## Excerpt to read
Minimum wage, paid family leave, an aging population, young delinquents, the homeless and nicotine vaporizers — three weeks into Vermont’s 2020 legislative session, the House of Representatives has been advancing key initiatives. Paid family leave and minimum wage hit some snags but still have a chance, says Rep. Tom Stevens, D-Waterbury, and a lot more legislation is coming, says Rep. Theresa Wood, D-Waterbury.
Stevens said Gov. Phil Scott’s veto of paid family leave — and his expected veto of a minimum wage increase — doesn’t mean the bills are dead if Democrats and Progressives work together.
Wood’s working on bills to protect older Vermonters and to limit the sale of flavored nicotine liquids, and is part of the discussion on shutting down the Woodside Juvenile Rehabilitation Center, Vermont’s only correctional facility for minors.
“It’s been a busy week here,” Wood said in an interview.
Last week, the House passed S.23, increasing the state’s minimum wage to $12.55 by 2022, and H.107, providing paid family leave — 12 weeks off work to care for a newborn child and eight weeks for an sick family member, financed by a 20-cent tax on every $100 earned.
Stevens is on the General, Housing and Military Affairs Committee, and worked closely on the paid family leave bill and the minimum wage bill.
“We’re expecting the governor to veto both of them,” Stevens said a day before Scott vetoed the family leave bill. “We’re hoping he doesn’t.”
Despite the veto, Stevens said paid family leave may still make it into law. While it didn’t pass the house with the two-thirds majority needed to override a veto — 89-58 — Progressives were in the nay category because they didn’t think the bill went far enough, he said.
“We’ve never been able to pass a bill that’s this generous,” he said, citing a modest price for up to 12 weeks off in a year, optional disability insurance and the bill’s loose definition of what a family is — which especially helps poorer Vermonters and victims of the opioid crisis.

## What is required
Please write down the part of the Vermont legislature article starting at "Last week, the" and ending at "every $100 earned.", keeping every word as it appears. Work only from the Vermont legislature article.

## Record excerpts
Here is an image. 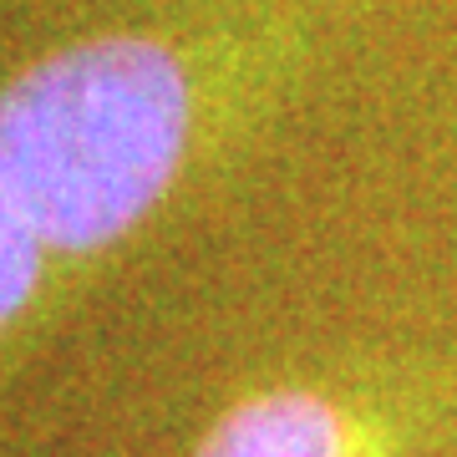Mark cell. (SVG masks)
<instances>
[{"instance_id": "1", "label": "cell", "mask_w": 457, "mask_h": 457, "mask_svg": "<svg viewBox=\"0 0 457 457\" xmlns=\"http://www.w3.org/2000/svg\"><path fill=\"white\" fill-rule=\"evenodd\" d=\"M188 92L163 46L107 36L0 92V209L36 245L92 249L163 194Z\"/></svg>"}, {"instance_id": "2", "label": "cell", "mask_w": 457, "mask_h": 457, "mask_svg": "<svg viewBox=\"0 0 457 457\" xmlns=\"http://www.w3.org/2000/svg\"><path fill=\"white\" fill-rule=\"evenodd\" d=\"M198 457H341V427L326 402L279 392L228 411Z\"/></svg>"}, {"instance_id": "3", "label": "cell", "mask_w": 457, "mask_h": 457, "mask_svg": "<svg viewBox=\"0 0 457 457\" xmlns=\"http://www.w3.org/2000/svg\"><path fill=\"white\" fill-rule=\"evenodd\" d=\"M36 264H41V245L0 209V326L26 305L36 285Z\"/></svg>"}]
</instances>
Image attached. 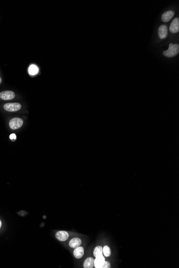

## Correct answer
Last week, the House passed S.23, increasing the state’s minimum wage to $12.55 by 2022, and H.107, providing paid family leave — 12 weeks off work to care for a newborn child and eight weeks for an sick family member, financed by a 20-cent tax on every $100 earned.